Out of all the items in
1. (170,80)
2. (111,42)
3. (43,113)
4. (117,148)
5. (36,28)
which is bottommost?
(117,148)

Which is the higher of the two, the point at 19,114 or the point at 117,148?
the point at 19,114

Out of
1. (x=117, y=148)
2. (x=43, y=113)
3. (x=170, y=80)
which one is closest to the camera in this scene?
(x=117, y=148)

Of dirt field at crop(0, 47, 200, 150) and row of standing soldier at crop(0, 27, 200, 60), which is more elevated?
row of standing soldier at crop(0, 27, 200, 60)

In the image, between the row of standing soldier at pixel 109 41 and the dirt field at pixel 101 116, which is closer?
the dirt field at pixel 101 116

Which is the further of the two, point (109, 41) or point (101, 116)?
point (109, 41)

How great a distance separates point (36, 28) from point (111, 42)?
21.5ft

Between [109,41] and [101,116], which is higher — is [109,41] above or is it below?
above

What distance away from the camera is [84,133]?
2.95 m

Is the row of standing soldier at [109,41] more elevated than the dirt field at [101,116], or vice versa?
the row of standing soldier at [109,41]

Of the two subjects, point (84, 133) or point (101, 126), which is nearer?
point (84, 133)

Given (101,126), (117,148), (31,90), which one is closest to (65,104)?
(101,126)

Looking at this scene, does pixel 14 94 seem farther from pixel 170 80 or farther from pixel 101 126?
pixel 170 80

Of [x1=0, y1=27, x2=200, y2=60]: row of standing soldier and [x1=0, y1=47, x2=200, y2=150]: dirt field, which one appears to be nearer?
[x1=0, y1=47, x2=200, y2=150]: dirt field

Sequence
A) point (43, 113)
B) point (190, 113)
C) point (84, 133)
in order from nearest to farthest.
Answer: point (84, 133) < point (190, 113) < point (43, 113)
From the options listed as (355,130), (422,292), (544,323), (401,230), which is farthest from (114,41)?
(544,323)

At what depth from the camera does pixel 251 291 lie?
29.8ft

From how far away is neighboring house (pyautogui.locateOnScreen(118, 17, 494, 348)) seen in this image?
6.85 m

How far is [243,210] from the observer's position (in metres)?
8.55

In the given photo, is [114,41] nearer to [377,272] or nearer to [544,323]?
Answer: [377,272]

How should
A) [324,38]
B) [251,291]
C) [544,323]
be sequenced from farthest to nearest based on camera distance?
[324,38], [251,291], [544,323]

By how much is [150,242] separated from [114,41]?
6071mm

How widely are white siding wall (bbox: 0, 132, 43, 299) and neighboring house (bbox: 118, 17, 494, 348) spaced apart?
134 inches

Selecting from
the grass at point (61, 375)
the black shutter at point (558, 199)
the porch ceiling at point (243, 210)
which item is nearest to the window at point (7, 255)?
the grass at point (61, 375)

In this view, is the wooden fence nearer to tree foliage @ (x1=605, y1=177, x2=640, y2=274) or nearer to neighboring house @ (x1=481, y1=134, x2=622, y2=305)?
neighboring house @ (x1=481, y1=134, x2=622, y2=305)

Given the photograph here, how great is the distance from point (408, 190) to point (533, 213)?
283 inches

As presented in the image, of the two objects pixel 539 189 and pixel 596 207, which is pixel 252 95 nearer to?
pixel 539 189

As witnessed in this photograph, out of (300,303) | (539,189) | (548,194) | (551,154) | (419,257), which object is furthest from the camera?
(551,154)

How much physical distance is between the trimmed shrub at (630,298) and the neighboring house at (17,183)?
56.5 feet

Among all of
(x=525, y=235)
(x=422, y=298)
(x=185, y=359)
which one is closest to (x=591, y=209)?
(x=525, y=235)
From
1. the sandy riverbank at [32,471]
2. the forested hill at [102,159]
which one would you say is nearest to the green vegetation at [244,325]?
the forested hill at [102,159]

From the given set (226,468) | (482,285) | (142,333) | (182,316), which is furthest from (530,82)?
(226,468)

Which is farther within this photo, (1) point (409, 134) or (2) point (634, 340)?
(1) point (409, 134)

+ + + + +

What is required
Pull out each line of the records above that contains the string "nearest", matching case exactly.

Expected output
in order from nearest to farthest.
be sequenced from farthest to nearest based on camera distance?
which item is nearest to the window at point (7, 255)?
which one would you say is nearest to the green vegetation at [244,325]?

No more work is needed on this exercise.